— start of Items —

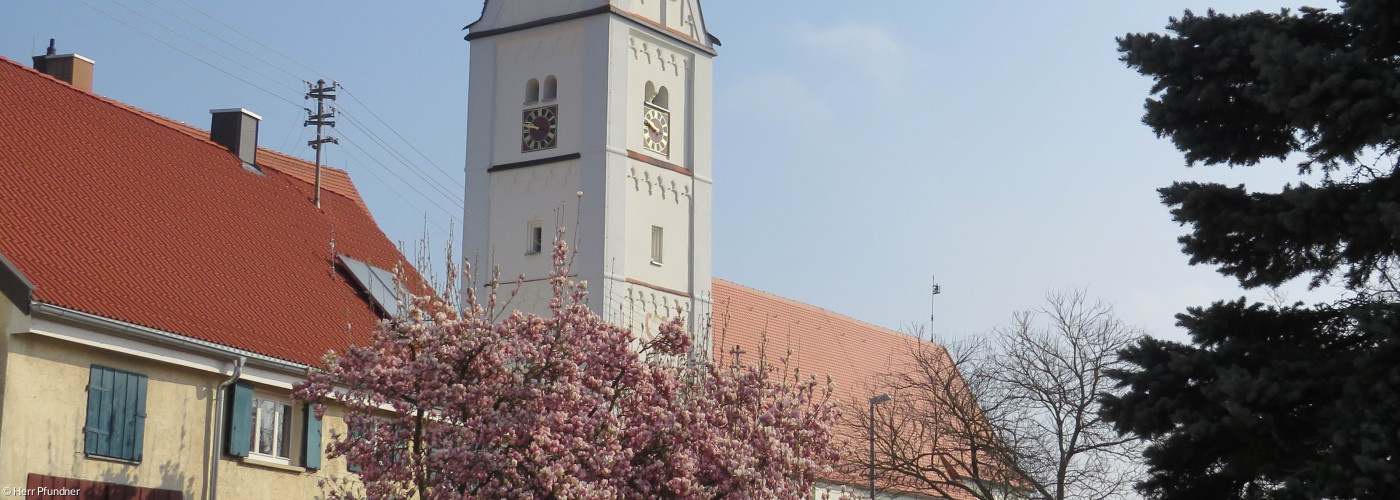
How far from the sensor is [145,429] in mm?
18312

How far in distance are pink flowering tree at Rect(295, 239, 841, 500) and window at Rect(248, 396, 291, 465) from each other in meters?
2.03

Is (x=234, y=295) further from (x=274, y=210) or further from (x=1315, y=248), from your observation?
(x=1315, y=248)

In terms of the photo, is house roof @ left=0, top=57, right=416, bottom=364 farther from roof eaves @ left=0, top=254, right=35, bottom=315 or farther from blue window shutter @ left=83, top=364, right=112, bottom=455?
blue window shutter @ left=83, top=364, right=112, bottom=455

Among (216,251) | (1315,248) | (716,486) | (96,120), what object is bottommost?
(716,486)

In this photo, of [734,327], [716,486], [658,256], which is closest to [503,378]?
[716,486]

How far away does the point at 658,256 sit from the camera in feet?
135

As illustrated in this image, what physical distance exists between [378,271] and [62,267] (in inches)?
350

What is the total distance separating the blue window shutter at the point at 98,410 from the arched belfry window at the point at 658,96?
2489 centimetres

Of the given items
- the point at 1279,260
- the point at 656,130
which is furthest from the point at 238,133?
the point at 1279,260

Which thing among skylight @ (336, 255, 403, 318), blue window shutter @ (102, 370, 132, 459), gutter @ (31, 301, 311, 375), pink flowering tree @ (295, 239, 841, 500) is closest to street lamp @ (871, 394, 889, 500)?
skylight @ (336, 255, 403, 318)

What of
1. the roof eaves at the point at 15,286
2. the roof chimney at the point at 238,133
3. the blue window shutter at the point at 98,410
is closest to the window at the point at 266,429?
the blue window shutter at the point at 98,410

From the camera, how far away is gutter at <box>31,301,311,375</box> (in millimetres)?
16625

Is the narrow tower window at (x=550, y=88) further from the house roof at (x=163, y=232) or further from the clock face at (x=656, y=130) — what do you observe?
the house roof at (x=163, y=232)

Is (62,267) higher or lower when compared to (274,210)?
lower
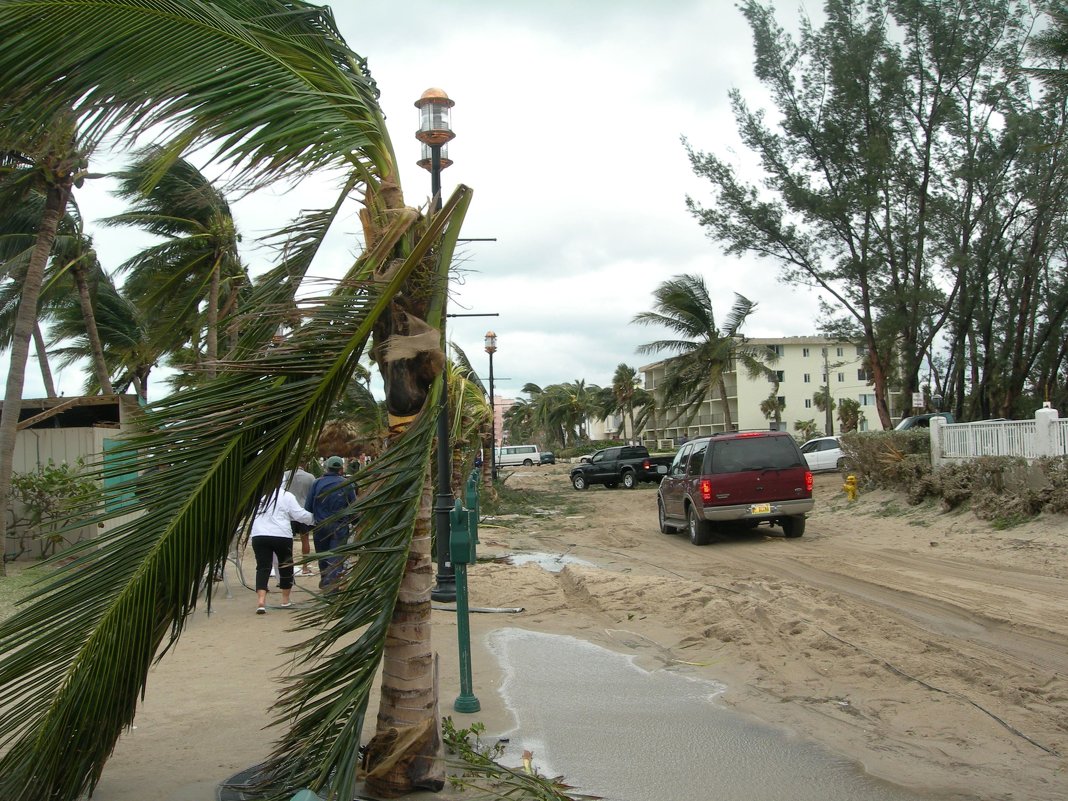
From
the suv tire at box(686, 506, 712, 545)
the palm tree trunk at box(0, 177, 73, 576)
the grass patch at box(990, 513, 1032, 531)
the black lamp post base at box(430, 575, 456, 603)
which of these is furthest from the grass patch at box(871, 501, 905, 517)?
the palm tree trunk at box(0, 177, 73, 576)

— end of Items —

Repeat the listing verbatim. Skip the pictures.

• Problem solution:
How far from the sensor is [145,429] in mm?
18312

How far in distance are pink flowering tree at Rect(295, 239, 841, 500) and window at Rect(248, 396, 291, 465) from each other in meters?
2.03

Is (x=234, y=295) further from (x=274, y=210) or further from (x=1315, y=248), from your observation?
(x=1315, y=248)

In terms of the photo, is house roof @ left=0, top=57, right=416, bottom=364 farther from roof eaves @ left=0, top=254, right=35, bottom=315 or farther from blue window shutter @ left=83, top=364, right=112, bottom=455?
blue window shutter @ left=83, top=364, right=112, bottom=455

Among (216,251) | (1315,248) | (716,486) | (96,120), what object is bottommost?
(716,486)

In this photo, of [734,327], [716,486], [658,256], which is closest to [503,378]?
[716,486]

How far away does the point at 658,256 sit from the camera in feet?
135

As illustrated in this image, what physical distance exists between [378,271] and [62,267] (in inches)?
350

What is the total distance separating the blue window shutter at the point at 98,410 from the arched belfry window at the point at 658,96?
2489 centimetres

Of the given items
- the point at 1279,260
- the point at 656,130
which is furthest from the point at 238,133?
the point at 1279,260

Which thing among skylight @ (336, 255, 403, 318), blue window shutter @ (102, 370, 132, 459), gutter @ (31, 301, 311, 375), pink flowering tree @ (295, 239, 841, 500) is closest to street lamp @ (871, 394, 889, 500)?
skylight @ (336, 255, 403, 318)

What of
1. the roof eaves at the point at 15,286
2. the roof chimney at the point at 238,133
3. the blue window shutter at the point at 98,410
is closest to the window at the point at 266,429?
the blue window shutter at the point at 98,410

From the camera, how far away is gutter at <box>31,301,311,375</box> (in millimetres)?
16625

Is the narrow tower window at (x=550, y=88) further from the house roof at (x=163, y=232) or further from the clock face at (x=656, y=130) — what do you observe?
the house roof at (x=163, y=232)

Is (62,267) higher or lower when compared to (274,210)?
lower
From
the suv tire at box(686, 506, 712, 545)
the palm tree trunk at box(0, 177, 73, 576)
the grass patch at box(990, 513, 1032, 531)
the black lamp post base at box(430, 575, 456, 603)
which of these is furthest from the grass patch at box(871, 501, 905, 517)?
the palm tree trunk at box(0, 177, 73, 576)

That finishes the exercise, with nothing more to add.